When analyzing the subset composition of Th17 cells in COVID-19, a decreased proportion of Th17.1 and Th1 lymphocytes capable of IFNγ production was noted, as well as a slight decrease in circulating Tregs [43] (Figure 4). In response to in vitro stimulation, T-helpers from patients infected with SARS-CoV-2 accumulated IL-17A and IL-2 more efficiently than the cells of a similar population from the control group [53]. The same study identified a decrease in the proportion of T-helpers expressing the key cell-surface Th17 antigens CD161 and CCR6, while the number of cells expressing Th2 markers (CCR4 and GATA3) was significantly higher than in the control. Similar results were obtained using molecular biological research methods: the expression of Th17-associated genes (RORC, IL17A, IL17F, and CCR6 decreased in the peripheral blood CD4+ T cells from patients with severe COVID-19 [120]. However, another study demonstrated an increased proportion of Th17 and follicular T cells alongside a slight decrease in Th1 in the peripheral blood of patients with COVID-19, while the values obtained for Th2 and Th17.1 did not differ from the control group [89] (Figure 4).

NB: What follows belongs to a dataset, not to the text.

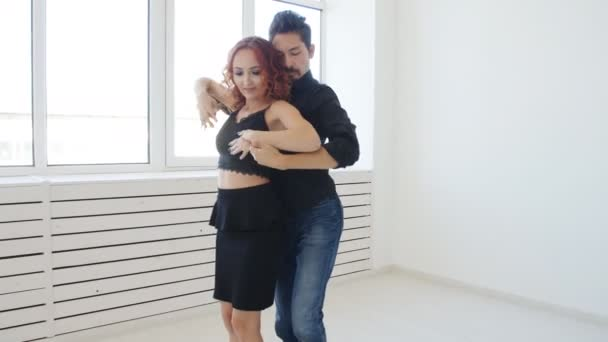 Young couple dancing social dancing kizomba or bachata or semba in dancing class indoors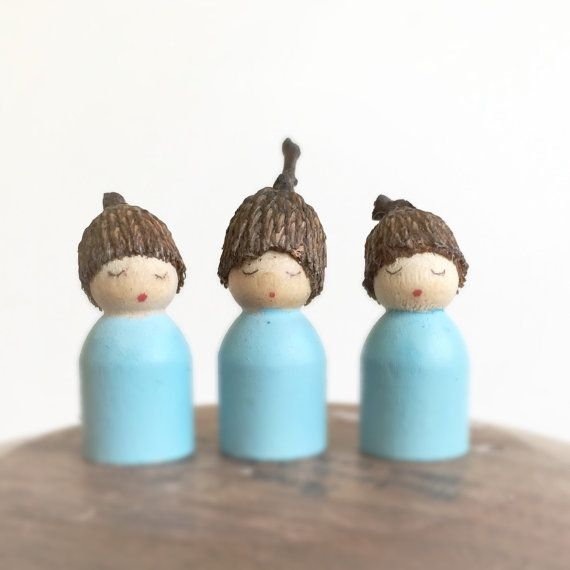 Three little baby peg dolls with attached acorn caps. A lovely addition to a nature table and doll house, open ended sensory play. Available in any color of the rainbow, please allow 3 days for custom orders. Acorn babies measure 1/2 inch and are painted with nontoxic watercolor paint and finished with my organic coconut oil/beeswax polish. Peg doll is small enough to be a choking hazard and is not intended for children under three, children who are still putting toys in their mouth. For…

The lung tissues of patients with COVID-19 were enriched with CCR6 and IL-17A co-expressing cells, and high concentrations of IL-6, IL-17A, GM-CSF, and IFNγ were found in the liquid fraction of BALF [144]. It can be assumed that Th17 cells left the bloodstream at the acute phase of infection and migrated to the inflamed lung tissue, where they produced a wide range of proinflammatory cytokines capable of causing inflammation and damaging surrounding tissues through various effector mechanisms. The important role of Th17 in the pathogenesis of COVID-19 could be also evidenced by the fact that Th17 memory cells remained in circulation after the successful completion of the infectious process and elimination of the pathogen. For example, virus-specific Th17 memory cells capable of producing IL-17A, IL-17F, and IL-22 appear in response to in vitro stimulation by a pool of peptides derived from the S-protein [91]. Interestingly, robust Th17 responses were observed in patients with acute MERS-CoV and acute SARS-CoV infections [145,146], as well as a strong Th17 response was also observed in acute H1N1 influenza virus infection [147]. These data indicate that Th17 cells play a critical part in several viral infections, including SARS-CoV-2, MERS-CoV, SARS-CoV, and H1N1 and can play an important part in viral clearance, as well as a causal role in inflammation and tissue damage.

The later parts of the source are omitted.